Students demonstrate their knowledge of reflection, absorption and transmission of light waves by designing, building and testing an adjustable early warning device that transmits light across a distance. They engage in the design process multiple times until their device meets the defined criteria and constraints. Students develop a presentation describing how their light-based warning device can be used in the countries they researched in the first lesson.

Design Prompts

  • Build a device with an adjustable light beam that reflects, absorbs and/or transmits light to convey an early warning message to users across a distance.
  • Identify the countries that are most likely to use your device.


    1. Present and explain the design prompt(s) for the challenge (above)
    2. Review and define the criteria and constraints listed below and these terms: iteration, prototype. Alternatively, you can define them together as a class, providing students with voice and choice.
    3. Assign student teams or assign students to specific groups.
    4. Students follow steps in the design process and record their progress in the challenge Maker Journal.
    5. Students share and compare their design solutions, reflect on the data collection/calculations, and provide peer feedback for improvement on future iterations.

    The criteria and constraints for this challenge are listed below. Criteria are the requirements for the design or its expected functions or abilities. Constraints are limitations on the design such as time, space, available materials, money, etc. The criteria and constraints are also listed in the Maker Journal for this challenge.

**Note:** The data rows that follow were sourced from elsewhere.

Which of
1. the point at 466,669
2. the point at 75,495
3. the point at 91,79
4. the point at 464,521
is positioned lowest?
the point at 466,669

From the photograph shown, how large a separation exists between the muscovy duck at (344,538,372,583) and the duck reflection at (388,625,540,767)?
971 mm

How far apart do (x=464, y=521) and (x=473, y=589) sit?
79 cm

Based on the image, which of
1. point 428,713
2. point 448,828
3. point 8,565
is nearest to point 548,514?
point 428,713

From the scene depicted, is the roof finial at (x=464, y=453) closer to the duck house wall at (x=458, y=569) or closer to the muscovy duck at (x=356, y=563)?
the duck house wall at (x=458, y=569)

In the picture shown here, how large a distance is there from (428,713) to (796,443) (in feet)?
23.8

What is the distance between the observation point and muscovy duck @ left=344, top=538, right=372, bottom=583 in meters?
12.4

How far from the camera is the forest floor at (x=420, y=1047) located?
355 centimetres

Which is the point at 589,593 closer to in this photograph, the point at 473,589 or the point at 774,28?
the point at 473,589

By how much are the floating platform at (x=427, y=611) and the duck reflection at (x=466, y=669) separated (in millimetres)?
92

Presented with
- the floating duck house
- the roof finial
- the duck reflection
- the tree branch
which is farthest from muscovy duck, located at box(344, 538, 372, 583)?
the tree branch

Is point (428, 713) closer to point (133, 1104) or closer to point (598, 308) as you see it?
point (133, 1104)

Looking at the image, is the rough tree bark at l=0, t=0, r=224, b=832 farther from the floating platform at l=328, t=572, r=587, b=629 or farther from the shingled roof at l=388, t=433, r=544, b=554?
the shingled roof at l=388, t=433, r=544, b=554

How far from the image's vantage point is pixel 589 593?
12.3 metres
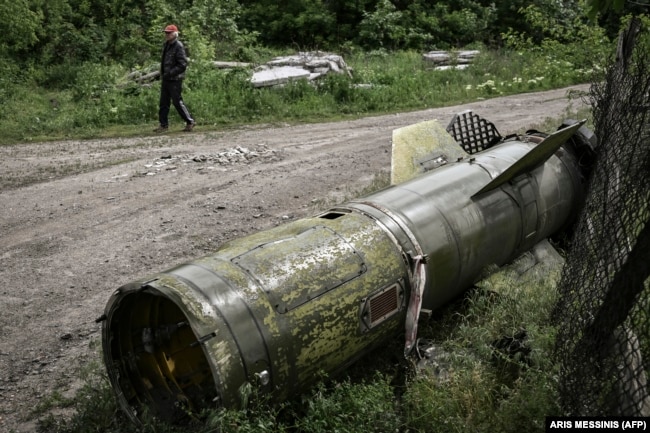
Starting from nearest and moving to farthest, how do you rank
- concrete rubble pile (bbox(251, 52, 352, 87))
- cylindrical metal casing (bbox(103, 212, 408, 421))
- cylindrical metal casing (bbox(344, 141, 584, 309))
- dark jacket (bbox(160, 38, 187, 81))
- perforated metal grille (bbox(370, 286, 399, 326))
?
cylindrical metal casing (bbox(103, 212, 408, 421)) → perforated metal grille (bbox(370, 286, 399, 326)) → cylindrical metal casing (bbox(344, 141, 584, 309)) → dark jacket (bbox(160, 38, 187, 81)) → concrete rubble pile (bbox(251, 52, 352, 87))

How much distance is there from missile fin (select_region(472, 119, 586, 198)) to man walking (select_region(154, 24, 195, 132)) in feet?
26.6

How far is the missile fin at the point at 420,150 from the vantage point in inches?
248

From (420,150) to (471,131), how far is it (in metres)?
1.25

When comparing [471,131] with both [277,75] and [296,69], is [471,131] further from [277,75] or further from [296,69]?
[296,69]

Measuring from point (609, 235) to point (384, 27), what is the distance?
63.3 feet

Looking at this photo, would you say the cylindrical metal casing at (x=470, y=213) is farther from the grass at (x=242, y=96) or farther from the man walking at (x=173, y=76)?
the grass at (x=242, y=96)

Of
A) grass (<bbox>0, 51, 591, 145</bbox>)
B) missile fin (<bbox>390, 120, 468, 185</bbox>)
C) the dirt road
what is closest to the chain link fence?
missile fin (<bbox>390, 120, 468, 185</bbox>)

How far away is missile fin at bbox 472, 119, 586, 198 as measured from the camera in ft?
17.6

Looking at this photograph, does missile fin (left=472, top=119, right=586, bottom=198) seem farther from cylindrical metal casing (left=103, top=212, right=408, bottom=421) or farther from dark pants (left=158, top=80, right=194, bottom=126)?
dark pants (left=158, top=80, right=194, bottom=126)

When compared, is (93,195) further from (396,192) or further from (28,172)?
(396,192)

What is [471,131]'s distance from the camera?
290 inches

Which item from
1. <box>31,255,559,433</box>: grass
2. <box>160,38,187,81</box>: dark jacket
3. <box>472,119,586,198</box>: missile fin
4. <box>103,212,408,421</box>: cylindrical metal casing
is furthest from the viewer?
<box>160,38,187,81</box>: dark jacket

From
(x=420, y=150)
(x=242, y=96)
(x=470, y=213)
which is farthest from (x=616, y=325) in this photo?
(x=242, y=96)

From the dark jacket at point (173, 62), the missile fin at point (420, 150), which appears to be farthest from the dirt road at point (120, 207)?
the missile fin at point (420, 150)
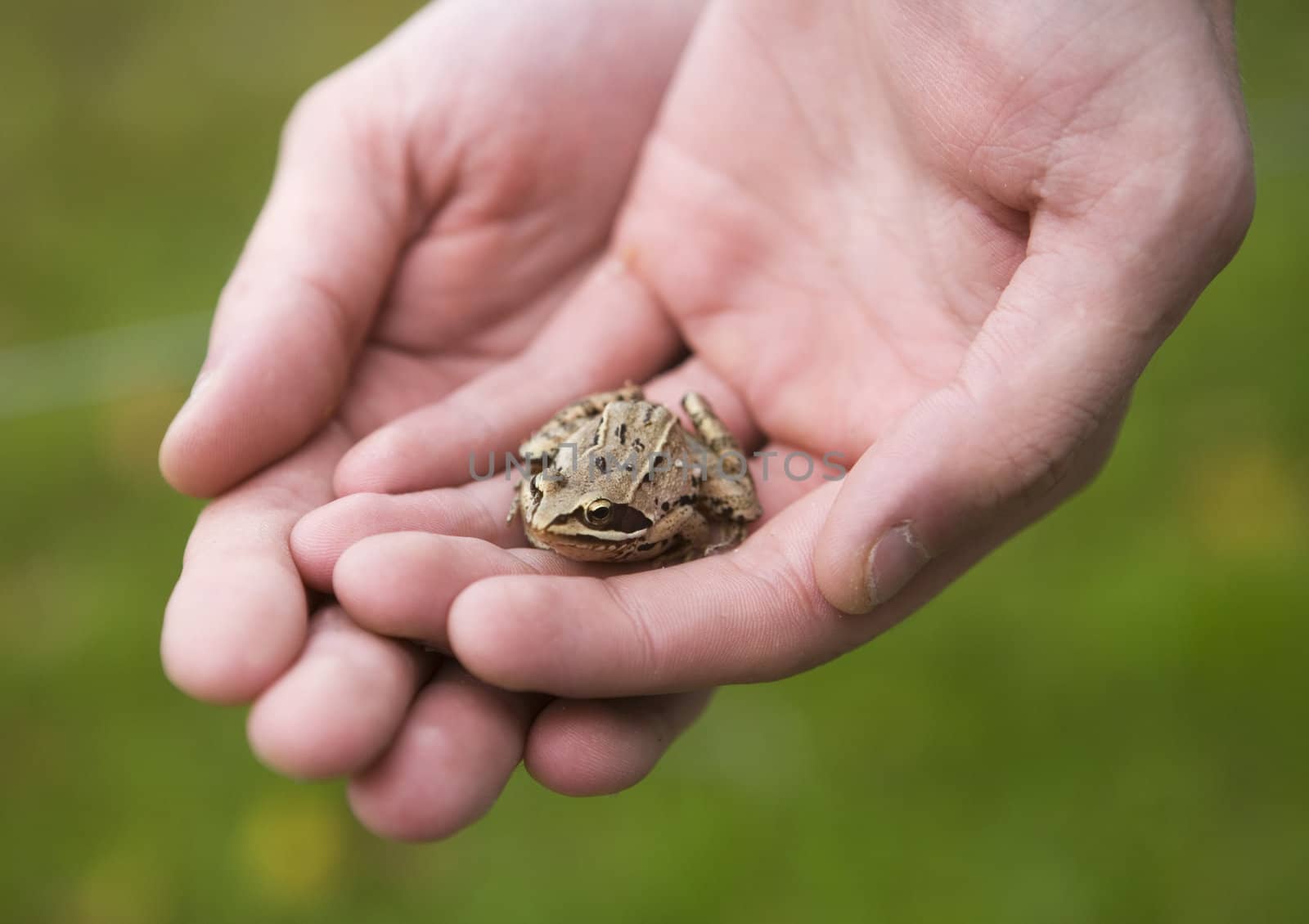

    Criteria & Constraints

    • Device uses specific colors of light
    • Device includes components for reflecting, absorbing and/or transmitting light
    • Device includes adjustable light beam
    • Device built with materials provided
    • Device completed and tested in the given time
    • Device includes 8 or more different materials
    • Device can convey warning message from at least 20 feet away

    Ideate Phase

    During the ideation phase students should have ample time to discuss and research their ideas and potential impact. All ideas are welcome during the ideation phase, and students should be encouraged to think big. Students should capture their ideas using the Maker Journal or a digital tool (Google doc, other). Keep in mind students may return to this phase as many times as needed.

    Prototype Phase

    Students select one of the designs from the ideation stage to create using various materials. Initially they will have a rough prototype of the design that should eventually get better as they test it and make refinements. Students may also want to experiment with solutions that focus on changes in behavior. In this case encourage them to create a detailed plan as well as a device that will help to remind them or encourage this change in behavior. Students use the Maker Journal to draw and label their designs. Students may need to return to this phase as they iterate.

    Test Phase

    Students self evaluate as they test their designs in the Maker Journal. This activity should be focused on brevity and conducted at a brisk pace. Students should be going through ideas, building prototypes and evaluating their designs for at least three or four design cycles. Build time should be quick and designs should be kept simple. Students may return to this phase as they iterate.


    Students discuss and compare their solutions and give each other feedback on the ability of their design to transmit a light-based early warning message across a distance. Students also give suggestions for improvements to the design for future iterations. During the presentations, help students focus their thinking on the data collected and interpreting the results to better define the design prompts.